September 11, 2012
More regulations around the production of natural coal seam gas in NSW will cause project delays and increase costs for industry, the Australian Petroleum Production & Exploration Association (APPEA) warned today.
The NSW Strategic Regional Land Use Plan released by the State Government is a regulatory regime aimed at ensuring a safe and secure gas industry for NSW but one that will ultimately delay approval processes for projects by up to three months.
APPEA Chief Executive David Byers said: “We are now without question one of the most heavily regulated industries in Australia. There is an enormous obligation placed on energy companies through this policy.

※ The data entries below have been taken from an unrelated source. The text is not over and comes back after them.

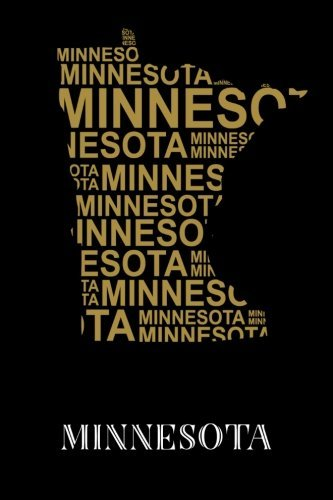 "Minnesota: Writing Journal to Write In, Lined Notebook, US State of Minnesota Map Design Themed Gift, Blank Book, 6"" x 9"""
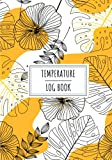 Temperature Log Book: Daily Tracker to Keep Track and Reviews Of Temperatures Recording   Record Date, Time, Temperature Level, Notes and More On 100 Detailed Sheets.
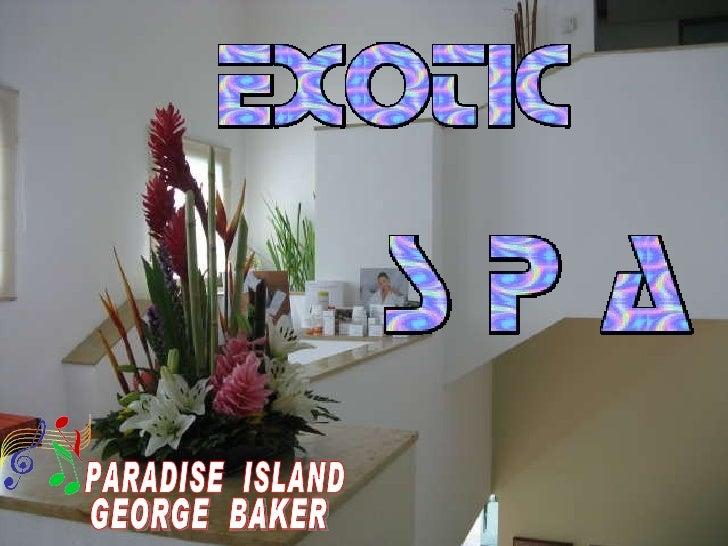 GEORGE  BAKER PARADISE  ISLAND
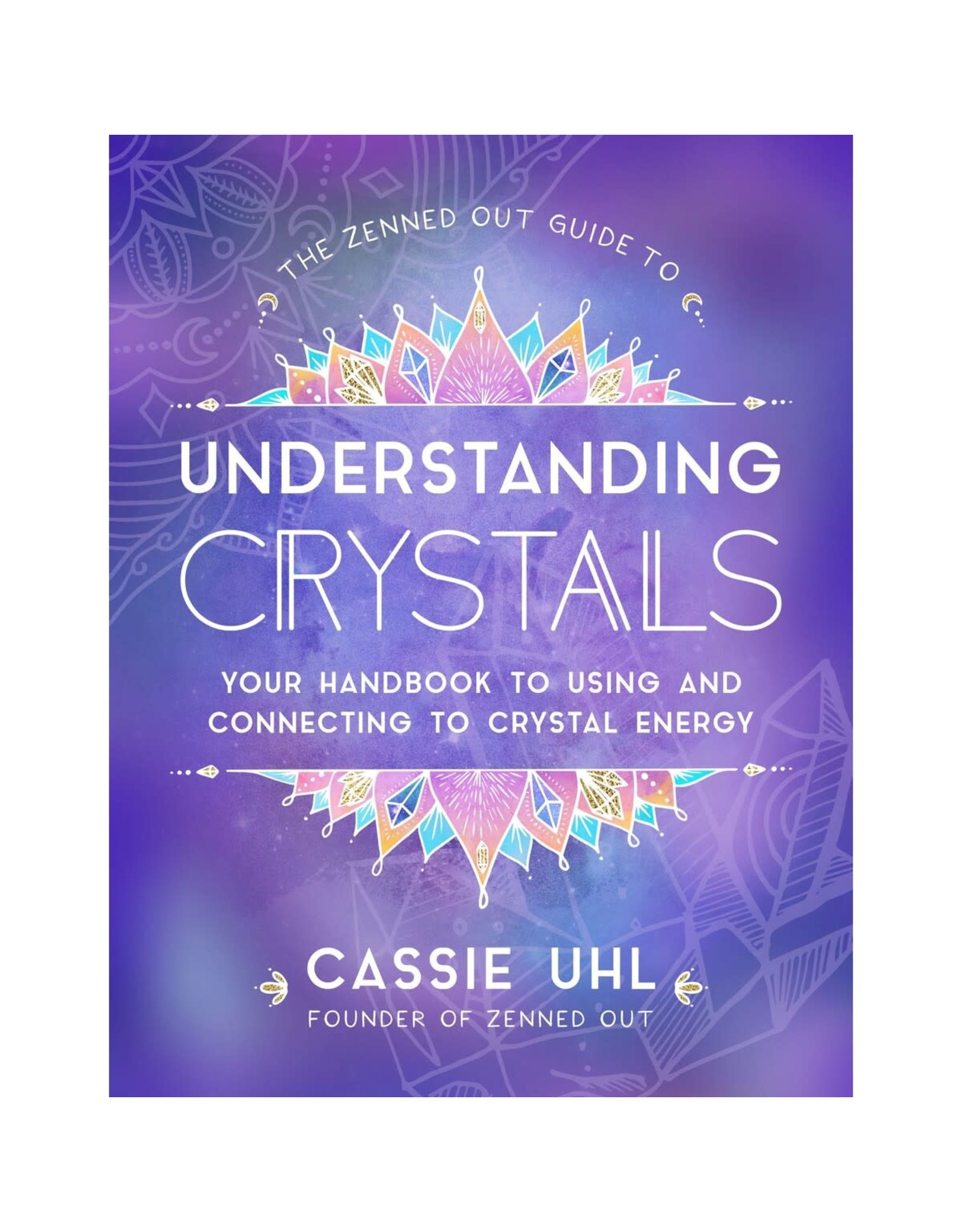 Phoenix Distribution The Zenned Out Guide to Understanding Crystals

“This package of new regulations contains 27 elements that will lead to drawn-out assessment processes with increased security deposits and fees.
“While industry can now finally start investing in exploration, job creation and investment for NSW regional communities, we need to recognise that these regulations will force up costs and delay projects.
“Around 95 per cent of gas used in NSW by households and businesses comes from interstate, yet the potential to develop local reserves will not only create thousands of jobs but also contribute millions of dollars annually through royalty streams.
“Industry has effectively been stalled in NSW for the best part of two years. Our latest quarterly data shows employment positions in the NSW CSG industry increased by just 39 positions to 332 in the first half of this year and exploration has been brought to a standstill.
“That’s in stark contrast to Queensland where 18,500 people are now working on CSG to LNG projects worth $50 billion. Almost 7000 jobs have been added to the Queensland gas sector in the first half of 2012.”
Mr Byers described the appointment of a Land and Gas Commissioner as an important link between all stakeholders, particularly between landholders and gas companies.
“We recognise that our success as an industry will depend on maintaining the trust of the communities in which we operate. The appointment of a Land and Water Commissioner will help ensure the industry’s benefits are delivered to local communities and the issues that are important to them are addressed.”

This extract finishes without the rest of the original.